Columbia Journalism School announced this week that Gisela Winckler will serve as its inaugural Climate Scientist in Residence for fall 2023. A member of Columbia’s Department of Earth and Environmental Sciences, Winckler studies ice cores and marine sediment cores to understand the history of the earth’s climate — and how it is rapidly changing now.
Winckler has worked closely with CJS students in the past: she teaches in the M.A. science program and has been in residence for several M.S. Covering Climate classes, held in the spring. She will be holding open office hours as well as conducting thematic sessions.
“Journalists have the unique opportunity to not only cover one of the most pressing issues of our time, but influence how we respond to it.” said Dean and Henry R. Luce Professor of Journalism Jelani Cobb. “For this reason, the Journalism School is dedicated to training reporters that can not only communicate with scientists about complex research topics, but report about those subjects in ways that lead to action.”

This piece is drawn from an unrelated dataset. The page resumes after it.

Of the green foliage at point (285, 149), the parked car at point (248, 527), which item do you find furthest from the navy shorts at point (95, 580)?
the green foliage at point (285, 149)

Winckler has been a leader in paleoceanography and the interplay of climate change, the carbon cycle and aerosols since 2003. As an environmental physicist and isotope geochemist, she unravels the process of environmental change on timescales ranging from decades to tens of millions of years. Her focus is primarily on the Southern Ocean and Pacific, two regions that are seeing significant effects from the warming earth.
Her reconstructions of past climates are key to understanding the climate system’s sensitivity to natural variability and anthropogenic perturbations. She has published more than 100 peer-reviewed scientific papers, including in Nature, Science, Nature Geoscience, Science Advances and the Proceedings of the National Academy of Sciences.
Winckler is deeply engaged in the Justice, Equity, Diversity & Inclusion space. She served as the co-chair of the Lamont Diversity Equity and Inclusion Task Force, and has taught a seminar on Race, Climate Change and Environmental Justice.